Hoffman y Olivier demuestran aquí, juntos y separados, por qué son dos de los intérpretes canónicos del siglo XX. Josef K. redivivo, el Babe Levy de Hoffman es un clásico ejemplo de lo que Brando llama en sus memorias “personajes a prueba de actores”, precisamente porque, a diferencia de lo que sostiene el insuperable Terry Malloy de On the Waterfront, hace falta un genio (como él mismo) para alcanzar la transparencia necesaria a la puesta en escena y a la vez ser (realmente) el personaje, todo lo cual es logrado por Hoffman en un nivel trascendente. Como una respuesta irónicamente providencial, el Dr. Christian Szell de Olivier es una de las presencias más diabólicas y una de las representaciones más verosímiles de un criminal de guerra de que el cinematógrafo pueda preciarse.

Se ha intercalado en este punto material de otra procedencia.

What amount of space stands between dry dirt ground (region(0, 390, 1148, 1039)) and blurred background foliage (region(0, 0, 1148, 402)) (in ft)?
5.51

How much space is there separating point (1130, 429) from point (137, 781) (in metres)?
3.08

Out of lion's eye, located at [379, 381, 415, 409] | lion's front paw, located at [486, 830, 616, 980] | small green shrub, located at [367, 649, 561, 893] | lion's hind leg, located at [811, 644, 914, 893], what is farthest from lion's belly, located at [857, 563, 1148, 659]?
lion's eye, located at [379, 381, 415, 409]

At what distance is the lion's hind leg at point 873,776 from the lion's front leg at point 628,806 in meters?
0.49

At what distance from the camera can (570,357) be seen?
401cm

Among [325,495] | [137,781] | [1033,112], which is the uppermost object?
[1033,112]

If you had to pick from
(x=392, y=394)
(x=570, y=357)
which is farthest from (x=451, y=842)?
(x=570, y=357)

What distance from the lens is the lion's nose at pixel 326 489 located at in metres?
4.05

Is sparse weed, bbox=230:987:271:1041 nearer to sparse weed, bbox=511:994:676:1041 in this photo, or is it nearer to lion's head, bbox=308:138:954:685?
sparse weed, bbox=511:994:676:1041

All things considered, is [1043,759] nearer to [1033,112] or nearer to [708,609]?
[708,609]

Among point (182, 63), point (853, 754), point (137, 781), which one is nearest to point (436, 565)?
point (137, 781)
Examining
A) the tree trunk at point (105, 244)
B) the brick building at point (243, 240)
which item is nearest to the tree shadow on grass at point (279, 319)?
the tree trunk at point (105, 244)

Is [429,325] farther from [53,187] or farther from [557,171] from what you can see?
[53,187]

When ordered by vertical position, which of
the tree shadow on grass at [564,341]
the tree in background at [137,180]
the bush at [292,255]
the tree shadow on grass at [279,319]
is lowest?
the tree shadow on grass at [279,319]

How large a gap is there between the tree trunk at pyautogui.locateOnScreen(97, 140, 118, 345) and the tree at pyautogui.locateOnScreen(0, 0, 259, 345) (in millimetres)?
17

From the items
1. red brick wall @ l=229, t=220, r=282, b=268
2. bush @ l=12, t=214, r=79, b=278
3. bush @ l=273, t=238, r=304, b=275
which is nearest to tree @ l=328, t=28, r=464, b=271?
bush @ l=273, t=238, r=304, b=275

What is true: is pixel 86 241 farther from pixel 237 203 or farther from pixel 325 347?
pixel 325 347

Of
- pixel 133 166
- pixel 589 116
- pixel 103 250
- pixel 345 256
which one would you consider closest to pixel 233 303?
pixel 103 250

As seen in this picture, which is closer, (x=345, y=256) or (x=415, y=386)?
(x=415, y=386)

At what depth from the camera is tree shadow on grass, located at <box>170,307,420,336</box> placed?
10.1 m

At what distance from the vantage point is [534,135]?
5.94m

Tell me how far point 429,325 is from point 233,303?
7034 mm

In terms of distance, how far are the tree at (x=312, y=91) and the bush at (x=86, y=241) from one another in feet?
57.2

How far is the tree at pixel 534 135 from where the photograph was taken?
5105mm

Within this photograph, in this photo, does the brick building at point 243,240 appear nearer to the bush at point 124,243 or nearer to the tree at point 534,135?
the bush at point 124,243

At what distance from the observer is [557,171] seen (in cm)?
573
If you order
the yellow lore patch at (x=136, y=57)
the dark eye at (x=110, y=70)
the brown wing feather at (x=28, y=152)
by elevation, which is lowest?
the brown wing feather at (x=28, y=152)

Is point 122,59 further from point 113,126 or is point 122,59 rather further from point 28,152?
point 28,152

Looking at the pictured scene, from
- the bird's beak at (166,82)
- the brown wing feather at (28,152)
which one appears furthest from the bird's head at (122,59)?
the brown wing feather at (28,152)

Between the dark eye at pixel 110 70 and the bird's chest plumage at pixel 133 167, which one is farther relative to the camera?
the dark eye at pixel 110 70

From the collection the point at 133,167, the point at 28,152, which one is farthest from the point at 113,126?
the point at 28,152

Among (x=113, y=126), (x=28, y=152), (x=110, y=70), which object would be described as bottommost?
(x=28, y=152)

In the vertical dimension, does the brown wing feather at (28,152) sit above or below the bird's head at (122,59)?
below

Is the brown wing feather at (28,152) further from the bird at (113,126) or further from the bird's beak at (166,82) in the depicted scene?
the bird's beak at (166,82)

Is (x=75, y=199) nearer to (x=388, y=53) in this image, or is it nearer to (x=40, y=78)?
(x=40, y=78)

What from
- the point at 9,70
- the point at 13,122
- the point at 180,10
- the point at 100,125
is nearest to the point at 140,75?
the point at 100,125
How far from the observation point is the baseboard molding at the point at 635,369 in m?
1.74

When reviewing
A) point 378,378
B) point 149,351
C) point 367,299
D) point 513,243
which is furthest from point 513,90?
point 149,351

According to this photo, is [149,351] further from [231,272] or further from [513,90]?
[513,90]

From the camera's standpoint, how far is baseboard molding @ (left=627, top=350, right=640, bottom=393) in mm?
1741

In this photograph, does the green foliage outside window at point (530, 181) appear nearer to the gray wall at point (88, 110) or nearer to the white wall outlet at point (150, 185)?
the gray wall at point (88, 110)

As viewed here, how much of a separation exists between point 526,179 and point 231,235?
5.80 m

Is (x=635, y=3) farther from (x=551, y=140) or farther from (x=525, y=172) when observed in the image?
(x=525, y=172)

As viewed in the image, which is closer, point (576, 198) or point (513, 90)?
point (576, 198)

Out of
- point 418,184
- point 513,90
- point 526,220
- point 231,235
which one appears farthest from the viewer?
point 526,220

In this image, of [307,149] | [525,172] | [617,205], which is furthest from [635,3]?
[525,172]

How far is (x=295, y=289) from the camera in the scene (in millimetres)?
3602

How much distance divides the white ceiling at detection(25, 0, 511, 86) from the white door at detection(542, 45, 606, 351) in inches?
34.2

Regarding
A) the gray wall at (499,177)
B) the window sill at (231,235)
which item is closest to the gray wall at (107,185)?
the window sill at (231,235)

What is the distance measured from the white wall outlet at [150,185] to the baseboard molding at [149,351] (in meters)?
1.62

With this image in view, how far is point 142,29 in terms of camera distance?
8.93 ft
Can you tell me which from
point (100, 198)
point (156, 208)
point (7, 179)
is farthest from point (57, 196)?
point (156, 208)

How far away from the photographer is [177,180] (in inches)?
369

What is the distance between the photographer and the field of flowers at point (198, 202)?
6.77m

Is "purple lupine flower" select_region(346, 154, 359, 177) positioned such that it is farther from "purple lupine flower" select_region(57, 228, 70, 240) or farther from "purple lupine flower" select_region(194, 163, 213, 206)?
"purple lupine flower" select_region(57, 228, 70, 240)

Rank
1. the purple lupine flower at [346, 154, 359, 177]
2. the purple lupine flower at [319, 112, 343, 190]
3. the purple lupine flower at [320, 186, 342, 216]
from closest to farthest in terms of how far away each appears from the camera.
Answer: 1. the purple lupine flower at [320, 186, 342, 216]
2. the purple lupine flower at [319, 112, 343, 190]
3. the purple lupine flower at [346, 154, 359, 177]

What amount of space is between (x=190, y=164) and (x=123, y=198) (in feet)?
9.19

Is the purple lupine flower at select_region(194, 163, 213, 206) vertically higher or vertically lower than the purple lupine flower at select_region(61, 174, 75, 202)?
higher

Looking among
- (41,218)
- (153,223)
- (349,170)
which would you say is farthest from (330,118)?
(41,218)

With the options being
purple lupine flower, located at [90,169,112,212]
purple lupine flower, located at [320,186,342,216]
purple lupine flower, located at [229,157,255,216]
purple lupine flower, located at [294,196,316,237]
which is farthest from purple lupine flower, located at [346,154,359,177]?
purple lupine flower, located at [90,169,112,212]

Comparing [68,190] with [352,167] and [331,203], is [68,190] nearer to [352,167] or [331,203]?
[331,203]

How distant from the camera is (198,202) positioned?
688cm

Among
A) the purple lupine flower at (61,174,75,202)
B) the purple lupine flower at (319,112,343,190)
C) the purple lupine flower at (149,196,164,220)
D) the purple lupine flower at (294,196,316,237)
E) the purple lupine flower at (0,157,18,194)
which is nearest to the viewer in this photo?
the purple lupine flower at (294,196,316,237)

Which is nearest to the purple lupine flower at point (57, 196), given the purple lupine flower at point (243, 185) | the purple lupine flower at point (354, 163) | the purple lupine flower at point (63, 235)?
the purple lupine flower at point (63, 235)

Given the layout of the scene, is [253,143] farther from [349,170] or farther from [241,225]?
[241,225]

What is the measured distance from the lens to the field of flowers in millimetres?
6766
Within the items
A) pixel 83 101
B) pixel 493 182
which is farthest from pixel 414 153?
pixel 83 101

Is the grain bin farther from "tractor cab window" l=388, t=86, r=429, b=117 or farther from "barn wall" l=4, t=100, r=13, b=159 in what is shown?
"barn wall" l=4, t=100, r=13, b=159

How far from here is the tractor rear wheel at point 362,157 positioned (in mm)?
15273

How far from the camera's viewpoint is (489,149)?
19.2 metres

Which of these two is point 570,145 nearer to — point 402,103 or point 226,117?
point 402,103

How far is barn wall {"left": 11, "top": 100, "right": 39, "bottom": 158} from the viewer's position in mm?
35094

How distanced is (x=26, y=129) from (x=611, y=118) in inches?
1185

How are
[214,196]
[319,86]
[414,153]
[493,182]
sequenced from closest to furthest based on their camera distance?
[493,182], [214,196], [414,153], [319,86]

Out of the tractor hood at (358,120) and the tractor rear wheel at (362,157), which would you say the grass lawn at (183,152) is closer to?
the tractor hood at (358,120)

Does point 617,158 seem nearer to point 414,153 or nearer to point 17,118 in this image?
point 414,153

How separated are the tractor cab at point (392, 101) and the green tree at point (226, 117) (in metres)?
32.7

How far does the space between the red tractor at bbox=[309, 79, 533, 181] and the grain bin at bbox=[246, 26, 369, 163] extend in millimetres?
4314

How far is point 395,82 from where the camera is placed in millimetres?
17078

Ciertamente, John Schlesinger (1926-2003) se ha distinguido por una carrera en la que observaciones psicológicas tan sofisticadas como las ilustradas por Julie Christie y Dirk Bogarde en Darling (1965) y Sean Penn y Timothy Hutton en The Falcon and the Snowman (1985) han transmitido con fortuna su sensibilidad singular --o plural: de británico, de judío, de homosexual--, a la vez que un poderoso llamado a la tolerancia por medio de cintas de autor y de género, desprejuiciadamente deudoras de las escuelas vanguardistas del Free Cinema y del Actors Studio. Si alguna vez se filmó un drama nocturno, metafórico, virtualmente metafísico, que pasase por ser sólo un modelo de thriller, Marathon Man debe de ser esa rareza.